Living and learning during COVID-19

Are you having trouble adjusting to your new responsibilities as a work at home professional and remote learning teacher? Don’t worry, you are not alone. Balancing working from home, home schooling, and family time is the new normal. While these new responsibilities combined with social distancing and the isolation caused by COVID-19 can be the source of significant additional stress, it’s important to keep this situation in perspective.

"Remember that this “new normal” is temporary,” said Shiri Macri, licensed mental health clinician, Dartmouth-Hitchcock Employee Assistance Program. “It’s true that we aren’t sure how long it will last, but we do know it won’t be forever."

Macri offers these helpful tips for you to balance working and learning at home:

Manage Expectations:

  • You’re probably not a certified teacher, so be realistic with your expectations. The point of homeschooling right now is to stay safe and healthy while providing an alternative learning experience for a limited period of time.
  • Get creative! Younger kids can learn reading and math while cooking or writing and physical education with a nature journal. Older kids can practice presentation skills, research and writing by creating PowerPoints on fun subjects like, “Why I should get a pet” or for the sports fan, “Quarterbacks in the NFL Draft.”

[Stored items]
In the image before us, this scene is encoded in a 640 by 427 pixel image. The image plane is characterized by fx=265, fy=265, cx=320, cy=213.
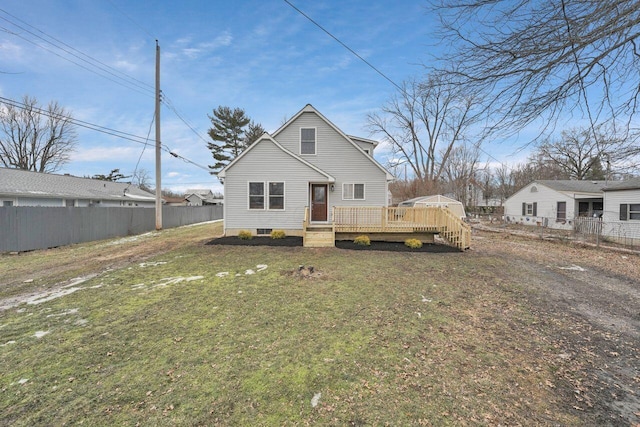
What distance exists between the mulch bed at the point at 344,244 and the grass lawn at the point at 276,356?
A: 4.07m

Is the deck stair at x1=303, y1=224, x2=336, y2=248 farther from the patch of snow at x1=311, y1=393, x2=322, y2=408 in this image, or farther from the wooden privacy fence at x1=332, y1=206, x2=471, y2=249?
the patch of snow at x1=311, y1=393, x2=322, y2=408

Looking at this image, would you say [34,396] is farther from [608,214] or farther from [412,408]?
[608,214]

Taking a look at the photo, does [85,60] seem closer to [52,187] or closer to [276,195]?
[276,195]

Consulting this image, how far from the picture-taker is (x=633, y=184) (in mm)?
13898

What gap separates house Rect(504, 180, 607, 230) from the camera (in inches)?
747

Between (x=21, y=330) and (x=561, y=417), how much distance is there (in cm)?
632

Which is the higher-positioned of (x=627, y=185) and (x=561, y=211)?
(x=627, y=185)

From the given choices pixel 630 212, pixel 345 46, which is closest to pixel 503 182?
pixel 630 212

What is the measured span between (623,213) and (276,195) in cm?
1896

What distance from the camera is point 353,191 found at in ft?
41.5

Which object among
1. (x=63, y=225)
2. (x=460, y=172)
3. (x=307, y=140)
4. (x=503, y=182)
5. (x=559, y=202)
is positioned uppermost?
(x=460, y=172)

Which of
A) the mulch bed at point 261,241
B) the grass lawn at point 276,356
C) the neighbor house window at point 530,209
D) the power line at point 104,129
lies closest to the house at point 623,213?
the neighbor house window at point 530,209

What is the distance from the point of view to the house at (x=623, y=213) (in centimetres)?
1380

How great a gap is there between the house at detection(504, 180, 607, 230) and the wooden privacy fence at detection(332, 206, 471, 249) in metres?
12.8
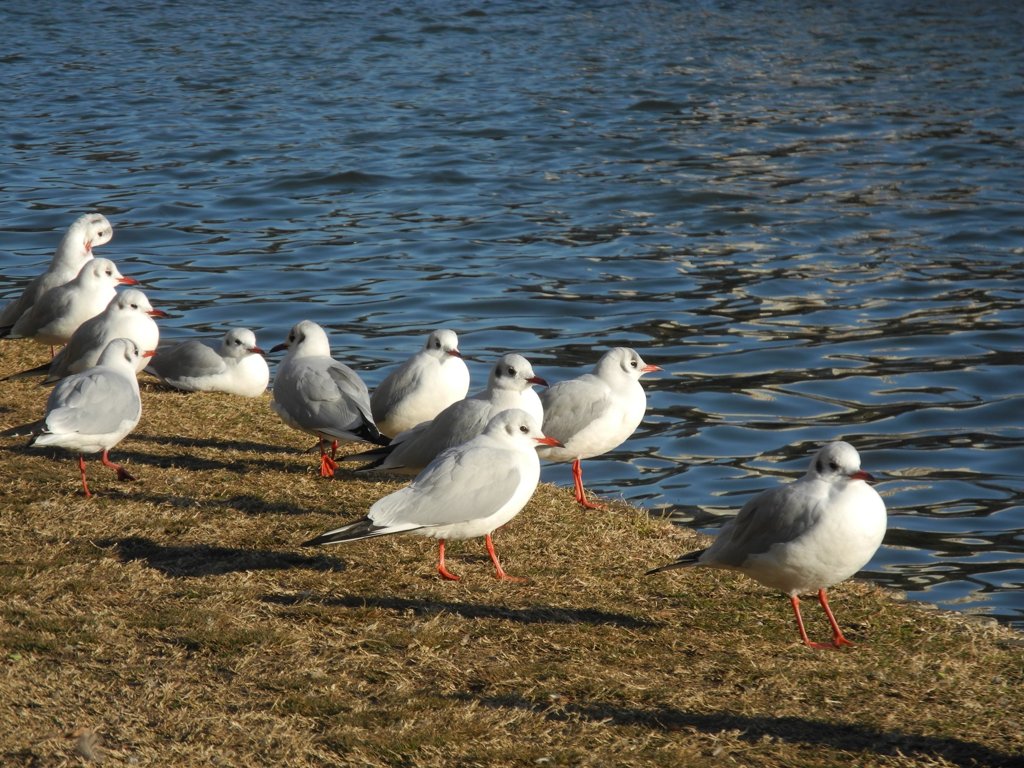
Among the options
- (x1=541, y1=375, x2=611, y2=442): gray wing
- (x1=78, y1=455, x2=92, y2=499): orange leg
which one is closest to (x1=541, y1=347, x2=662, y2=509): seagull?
(x1=541, y1=375, x2=611, y2=442): gray wing

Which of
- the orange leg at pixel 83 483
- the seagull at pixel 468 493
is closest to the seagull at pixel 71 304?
the orange leg at pixel 83 483

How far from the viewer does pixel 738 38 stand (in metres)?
29.2

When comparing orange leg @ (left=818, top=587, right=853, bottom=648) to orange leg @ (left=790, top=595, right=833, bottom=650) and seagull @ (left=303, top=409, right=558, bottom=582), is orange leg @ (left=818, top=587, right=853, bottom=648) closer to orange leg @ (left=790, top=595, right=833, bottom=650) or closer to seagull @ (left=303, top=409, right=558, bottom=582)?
orange leg @ (left=790, top=595, right=833, bottom=650)

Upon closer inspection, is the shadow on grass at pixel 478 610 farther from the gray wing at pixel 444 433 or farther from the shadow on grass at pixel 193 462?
the shadow on grass at pixel 193 462

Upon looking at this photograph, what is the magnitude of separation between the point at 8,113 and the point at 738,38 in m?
14.4

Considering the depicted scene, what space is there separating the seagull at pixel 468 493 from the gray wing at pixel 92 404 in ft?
6.54

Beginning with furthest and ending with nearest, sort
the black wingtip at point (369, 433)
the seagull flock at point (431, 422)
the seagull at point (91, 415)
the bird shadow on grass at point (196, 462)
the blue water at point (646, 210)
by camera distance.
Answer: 1. the blue water at point (646, 210)
2. the bird shadow on grass at point (196, 462)
3. the black wingtip at point (369, 433)
4. the seagull at point (91, 415)
5. the seagull flock at point (431, 422)

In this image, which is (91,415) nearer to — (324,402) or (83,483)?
(83,483)

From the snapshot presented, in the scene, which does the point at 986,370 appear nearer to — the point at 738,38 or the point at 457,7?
the point at 738,38

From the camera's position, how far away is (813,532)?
5.84m

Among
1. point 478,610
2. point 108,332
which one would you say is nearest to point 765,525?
point 478,610

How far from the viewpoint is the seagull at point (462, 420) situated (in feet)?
24.5

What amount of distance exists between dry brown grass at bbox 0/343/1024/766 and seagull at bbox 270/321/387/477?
467 mm

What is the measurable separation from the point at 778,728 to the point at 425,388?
3928 millimetres
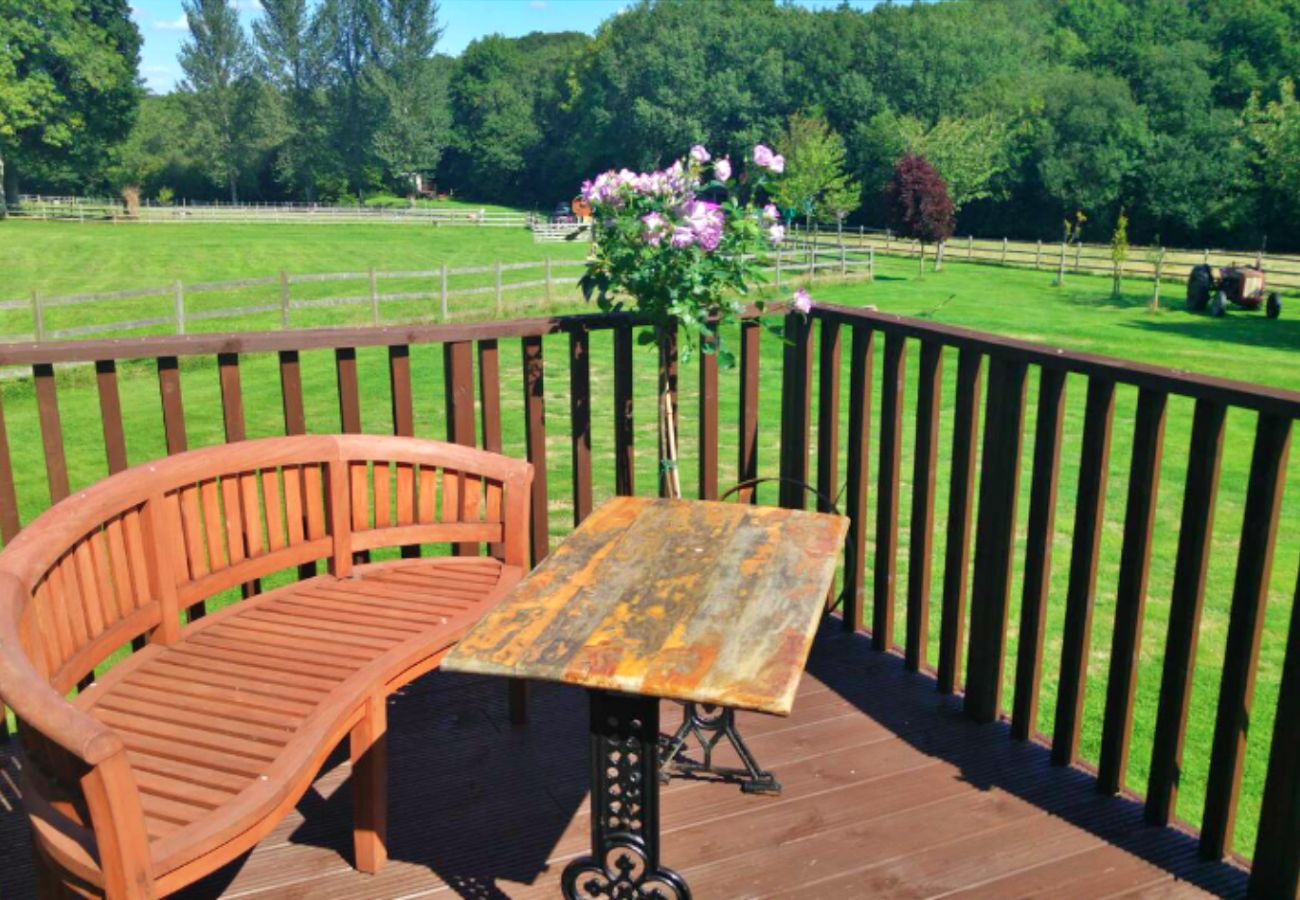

## Exercise tasks
• A. Using the text on living and learning during COVID-19, decide whether each statement agrees with it. For each, answer yes or no and quote the deciding words. (i) Macri says the new normal will last forever. (ii) Macri is part of the Dartmouth-Hitchcock Employee Assistance Program. (iii) Older kids can practice presentation skills by creating PowerPoints.
• B. Translate this sentence from the text on living and learning during COVID-19 into Spanish: "Balancing working from home, home schooling, and family time is the new normal."
• C. According to the text on living and learning during COVID-19, what subjects can younger kids learn with a nature journal?

## Responses per task
• A.
(i) No: "we do know it won’t be forever"
(ii) Yes: "Shiri Macri, licensed mental health clinician, Dartmouth-Hitchcock Employee Assistance Program"
(iii) Yes: "Older kids can practice presentation skills, research and writing by creating PowerPoints on fun subjects"

• B. Equilibrar el trabajo desde casa, la educación en el hogar y el tiempo en familia es la nueva normalidad.

• C. Writing and physical education.